Meteen een veelkoppig monster. Allereerst gaat het hier over de mate waarin je als docent en als leerling/student open moet zijn over je gebruik van AI. Geldt deze transparantie altijd, of zijn er situaties waarin het niet nodig/wenselijk is open te zijn? En hoe communiceer je dan hierover? Zet je in je handleiding als docent dat je gebruik hebt gemaakt van ChatGPT? En zet je in je Powerpoint dat het plaatje uit Midjourney komt?
Transparantie gaat ook over de mate waarin de bedrijven achter de AI-tools transparant zijn in hoe ze de modellen hebben getraind en wat ze doen met de data die ze van de gebruikers krijgen. Dit tweede aspect zal vaak een zaak van de juristen van een onderwijsorganisatie zijn en hangt nauw samen met het derde dilemma hieronder, namelijk privacy.
2) Privacy
In het verlengde van transparantie over wat er met de data gebeurt die in AI-tools wordt gestopt, is natuurlijk ook de vraag hoe zich dat verhoudt tot privacy van groot belang. Welke data zijn privacygevoelig? Mag ik geanonimiseerd een verslag in ChatGPT stoppen? Of kan ik AI-tools inzetten om de onderzoeksgegevens die ik bij een stage heb verkregen, te analyseren? Of kan ik als onderwijsinstelling studenten/leerlingen vragen een account aan te maken voor een AI-tool dat ik wil inzetten? En wat gebeurt er dan met hun gegevens?
3) Verantwoordelijkheid.
De kernvraag hier is wie er bij gebruik van AI-tools verantwoordelijk is voor de output. Kan een student/leerling verhaal halen over een casus uit een toets die door AI is gegenereerd bv? En wie is de ‘eigenaar’ van een essay dat samen met ChatGPT is geschreven door een student?

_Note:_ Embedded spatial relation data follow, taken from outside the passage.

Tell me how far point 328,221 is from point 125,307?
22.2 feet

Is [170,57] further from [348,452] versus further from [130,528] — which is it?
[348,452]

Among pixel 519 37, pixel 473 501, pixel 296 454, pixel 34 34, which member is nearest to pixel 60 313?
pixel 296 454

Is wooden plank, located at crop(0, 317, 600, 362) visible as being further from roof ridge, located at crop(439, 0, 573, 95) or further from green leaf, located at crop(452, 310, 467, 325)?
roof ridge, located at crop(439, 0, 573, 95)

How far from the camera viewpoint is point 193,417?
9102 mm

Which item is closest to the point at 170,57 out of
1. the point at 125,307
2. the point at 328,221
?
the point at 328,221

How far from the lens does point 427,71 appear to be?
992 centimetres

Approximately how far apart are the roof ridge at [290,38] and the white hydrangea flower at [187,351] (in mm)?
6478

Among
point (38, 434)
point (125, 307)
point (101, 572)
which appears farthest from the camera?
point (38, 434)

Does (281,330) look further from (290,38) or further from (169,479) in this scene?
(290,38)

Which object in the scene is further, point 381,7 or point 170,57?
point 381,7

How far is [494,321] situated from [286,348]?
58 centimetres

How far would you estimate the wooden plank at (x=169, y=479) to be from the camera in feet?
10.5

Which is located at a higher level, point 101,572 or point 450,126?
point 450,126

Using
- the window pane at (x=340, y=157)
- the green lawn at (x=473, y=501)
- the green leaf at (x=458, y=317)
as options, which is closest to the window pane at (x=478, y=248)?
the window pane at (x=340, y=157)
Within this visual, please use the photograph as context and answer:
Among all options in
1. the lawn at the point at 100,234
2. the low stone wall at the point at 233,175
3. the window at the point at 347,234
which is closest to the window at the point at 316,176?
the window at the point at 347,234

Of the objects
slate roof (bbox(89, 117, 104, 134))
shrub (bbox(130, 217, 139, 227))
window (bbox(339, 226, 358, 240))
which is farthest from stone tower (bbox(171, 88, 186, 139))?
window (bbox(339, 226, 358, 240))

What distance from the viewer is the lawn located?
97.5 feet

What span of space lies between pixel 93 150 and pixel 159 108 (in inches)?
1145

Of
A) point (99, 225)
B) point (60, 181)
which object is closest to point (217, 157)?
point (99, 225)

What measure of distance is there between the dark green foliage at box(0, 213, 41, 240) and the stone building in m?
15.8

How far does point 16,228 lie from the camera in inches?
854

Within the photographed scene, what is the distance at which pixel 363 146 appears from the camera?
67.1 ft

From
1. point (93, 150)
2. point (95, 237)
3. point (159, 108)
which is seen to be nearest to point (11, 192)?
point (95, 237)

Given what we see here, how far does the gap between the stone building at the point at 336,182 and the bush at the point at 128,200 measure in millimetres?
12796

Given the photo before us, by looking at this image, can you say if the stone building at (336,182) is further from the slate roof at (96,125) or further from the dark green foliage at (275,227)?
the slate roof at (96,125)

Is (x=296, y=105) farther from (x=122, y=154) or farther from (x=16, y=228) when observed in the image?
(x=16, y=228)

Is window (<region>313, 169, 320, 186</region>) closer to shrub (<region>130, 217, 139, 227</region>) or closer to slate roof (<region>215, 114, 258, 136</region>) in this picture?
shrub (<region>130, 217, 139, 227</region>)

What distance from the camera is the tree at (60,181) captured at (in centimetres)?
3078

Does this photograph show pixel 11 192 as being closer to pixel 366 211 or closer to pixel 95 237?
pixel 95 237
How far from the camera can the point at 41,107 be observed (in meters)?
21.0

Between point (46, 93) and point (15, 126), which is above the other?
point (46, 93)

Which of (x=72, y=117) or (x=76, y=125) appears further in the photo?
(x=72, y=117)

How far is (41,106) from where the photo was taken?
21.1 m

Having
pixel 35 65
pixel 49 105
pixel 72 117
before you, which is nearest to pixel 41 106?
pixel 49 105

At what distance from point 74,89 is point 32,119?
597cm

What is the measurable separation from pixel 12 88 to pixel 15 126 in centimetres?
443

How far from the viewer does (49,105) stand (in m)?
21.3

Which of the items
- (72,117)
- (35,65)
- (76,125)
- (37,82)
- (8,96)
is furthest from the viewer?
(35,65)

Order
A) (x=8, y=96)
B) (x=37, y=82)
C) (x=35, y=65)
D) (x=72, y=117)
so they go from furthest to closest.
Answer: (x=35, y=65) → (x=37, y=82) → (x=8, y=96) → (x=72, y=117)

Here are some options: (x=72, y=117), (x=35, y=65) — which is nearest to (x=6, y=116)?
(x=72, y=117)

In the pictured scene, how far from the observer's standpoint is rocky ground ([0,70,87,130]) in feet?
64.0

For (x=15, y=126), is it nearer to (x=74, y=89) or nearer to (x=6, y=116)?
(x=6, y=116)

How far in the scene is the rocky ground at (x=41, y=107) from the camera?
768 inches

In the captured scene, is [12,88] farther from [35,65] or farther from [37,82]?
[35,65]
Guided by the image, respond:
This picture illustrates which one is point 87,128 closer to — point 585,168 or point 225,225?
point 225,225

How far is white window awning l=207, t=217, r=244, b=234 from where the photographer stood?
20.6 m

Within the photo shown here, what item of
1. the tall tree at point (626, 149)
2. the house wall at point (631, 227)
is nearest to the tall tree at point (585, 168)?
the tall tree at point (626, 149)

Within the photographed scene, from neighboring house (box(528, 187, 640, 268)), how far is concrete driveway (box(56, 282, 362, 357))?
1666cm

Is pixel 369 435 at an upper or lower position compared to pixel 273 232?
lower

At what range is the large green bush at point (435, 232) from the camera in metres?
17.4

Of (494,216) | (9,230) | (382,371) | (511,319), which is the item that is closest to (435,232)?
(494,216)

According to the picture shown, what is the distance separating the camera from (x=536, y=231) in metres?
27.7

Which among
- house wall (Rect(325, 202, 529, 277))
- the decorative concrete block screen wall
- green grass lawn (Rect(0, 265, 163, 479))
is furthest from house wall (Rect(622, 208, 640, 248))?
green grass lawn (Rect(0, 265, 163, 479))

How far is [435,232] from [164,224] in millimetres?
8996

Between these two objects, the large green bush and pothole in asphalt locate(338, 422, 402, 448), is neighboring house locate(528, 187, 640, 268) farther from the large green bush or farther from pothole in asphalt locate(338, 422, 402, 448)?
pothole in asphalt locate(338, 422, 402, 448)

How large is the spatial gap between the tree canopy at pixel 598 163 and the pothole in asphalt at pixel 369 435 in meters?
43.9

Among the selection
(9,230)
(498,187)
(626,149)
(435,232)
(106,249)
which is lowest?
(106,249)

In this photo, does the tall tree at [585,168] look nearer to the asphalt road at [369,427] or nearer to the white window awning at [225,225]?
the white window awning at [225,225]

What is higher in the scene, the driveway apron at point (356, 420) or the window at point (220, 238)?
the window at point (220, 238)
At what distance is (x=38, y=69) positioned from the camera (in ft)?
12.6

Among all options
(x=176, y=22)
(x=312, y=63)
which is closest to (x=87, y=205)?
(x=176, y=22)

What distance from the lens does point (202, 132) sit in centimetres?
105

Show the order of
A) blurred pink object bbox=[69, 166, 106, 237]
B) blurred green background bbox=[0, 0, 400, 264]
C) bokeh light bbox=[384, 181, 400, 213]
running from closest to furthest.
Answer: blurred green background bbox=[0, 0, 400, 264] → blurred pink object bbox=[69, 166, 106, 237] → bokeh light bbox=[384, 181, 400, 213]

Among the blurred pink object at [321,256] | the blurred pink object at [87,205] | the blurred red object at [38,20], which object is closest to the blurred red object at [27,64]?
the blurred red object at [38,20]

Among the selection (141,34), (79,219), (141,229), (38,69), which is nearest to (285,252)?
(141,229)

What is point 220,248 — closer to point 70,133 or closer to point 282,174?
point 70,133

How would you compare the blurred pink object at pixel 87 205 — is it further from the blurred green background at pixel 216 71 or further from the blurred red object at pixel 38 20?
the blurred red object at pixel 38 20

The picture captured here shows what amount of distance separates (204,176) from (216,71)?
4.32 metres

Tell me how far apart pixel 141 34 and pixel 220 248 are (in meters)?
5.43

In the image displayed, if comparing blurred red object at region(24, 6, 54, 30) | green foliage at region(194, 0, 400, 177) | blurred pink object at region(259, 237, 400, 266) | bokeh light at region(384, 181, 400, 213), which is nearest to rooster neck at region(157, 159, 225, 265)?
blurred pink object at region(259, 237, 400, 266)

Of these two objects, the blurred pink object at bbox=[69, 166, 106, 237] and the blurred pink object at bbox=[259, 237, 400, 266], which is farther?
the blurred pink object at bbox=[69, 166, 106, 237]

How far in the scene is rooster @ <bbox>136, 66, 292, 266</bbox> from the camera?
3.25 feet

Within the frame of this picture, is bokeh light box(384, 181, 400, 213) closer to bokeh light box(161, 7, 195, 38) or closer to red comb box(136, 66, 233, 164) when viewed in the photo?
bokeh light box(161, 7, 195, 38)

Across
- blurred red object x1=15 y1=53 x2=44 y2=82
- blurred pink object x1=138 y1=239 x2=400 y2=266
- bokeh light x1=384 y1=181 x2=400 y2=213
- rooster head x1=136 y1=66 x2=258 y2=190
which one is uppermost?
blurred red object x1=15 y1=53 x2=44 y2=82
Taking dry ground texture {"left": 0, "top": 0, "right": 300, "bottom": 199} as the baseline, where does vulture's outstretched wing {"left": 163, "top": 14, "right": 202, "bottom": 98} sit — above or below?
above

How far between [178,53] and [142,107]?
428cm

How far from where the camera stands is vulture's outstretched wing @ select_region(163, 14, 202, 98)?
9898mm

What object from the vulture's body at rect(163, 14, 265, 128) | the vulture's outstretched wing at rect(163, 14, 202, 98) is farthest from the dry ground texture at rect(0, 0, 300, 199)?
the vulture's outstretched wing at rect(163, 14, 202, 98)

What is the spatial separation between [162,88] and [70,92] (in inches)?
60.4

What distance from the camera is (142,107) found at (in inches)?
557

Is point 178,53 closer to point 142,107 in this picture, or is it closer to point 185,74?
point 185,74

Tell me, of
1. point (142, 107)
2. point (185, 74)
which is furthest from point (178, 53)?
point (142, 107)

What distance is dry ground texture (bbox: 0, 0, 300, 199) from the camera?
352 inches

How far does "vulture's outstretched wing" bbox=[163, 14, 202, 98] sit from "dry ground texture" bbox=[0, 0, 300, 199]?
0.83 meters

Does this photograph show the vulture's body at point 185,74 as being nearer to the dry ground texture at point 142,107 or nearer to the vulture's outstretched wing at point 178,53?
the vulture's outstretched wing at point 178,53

Een ander belangrijk aspect hier is het voorkomen van overafhankelijkheid. Hoe voorkom je dat er teveel geleund wordt op AI-tools? Hoe voorkom je dat leren en zelf kritisch nadenken in het geding komen?
4) Eerlijkheid
AI belooft een democratisering voor ‘intelligentie-ondersteuning’. Iedereen heeft toegang tot een chatbot die met je meedenkt. Maar als een beperkt deel het geld heeft voor een GPT4 account en anderen niet, hoe eerlijk is het dan? Moet je dan nog op dezelfde criteria toetsen bv? Een leerling/student met de gratis versie is dan in het nadeel. Dat geldt nog meer voor de leerling/student die nog niet voldoende is geschoold in het gebruik van zelfs maar de gratis versie. Is dat scholen de verantwoordelijkheid van de onderwijsinstelling?
5) Duurzaamheid
AI-tools werken door in gigantische datacenters allerlei supercomputers heel veel berekeningen te laten maken. Dat kost heel erg veel stroom. Is het dan nodig om een plaatje te laten genereren om je PowerPoint mooier te maken? Ga je dan stimuleren om ChatGPT te gebruiken bij het corrigeren van de taal in een geschreven stuk? Bewustwording van dit duurzaamheidsaspect, legt een verantwoorde keuze in de mate van inzet van AI-tools bij de onderwijsinstelling.
Wanneer over bovenstaande 5 aspecten goed wordt nagedacht, bij voorkeur met een grote groep docenten, kom je vanzelf tot een gedragscode die acceptabel en werkbaar is.
NB1. In het kader van transparantie: Bovenstaand stuk heb ik zelf geschreven, maar ik heb ChatGPT4 gevraagd om feedback. Deze feedback heb ik gewogen en waar ik deze relevant vond heb ik deze verwerkt.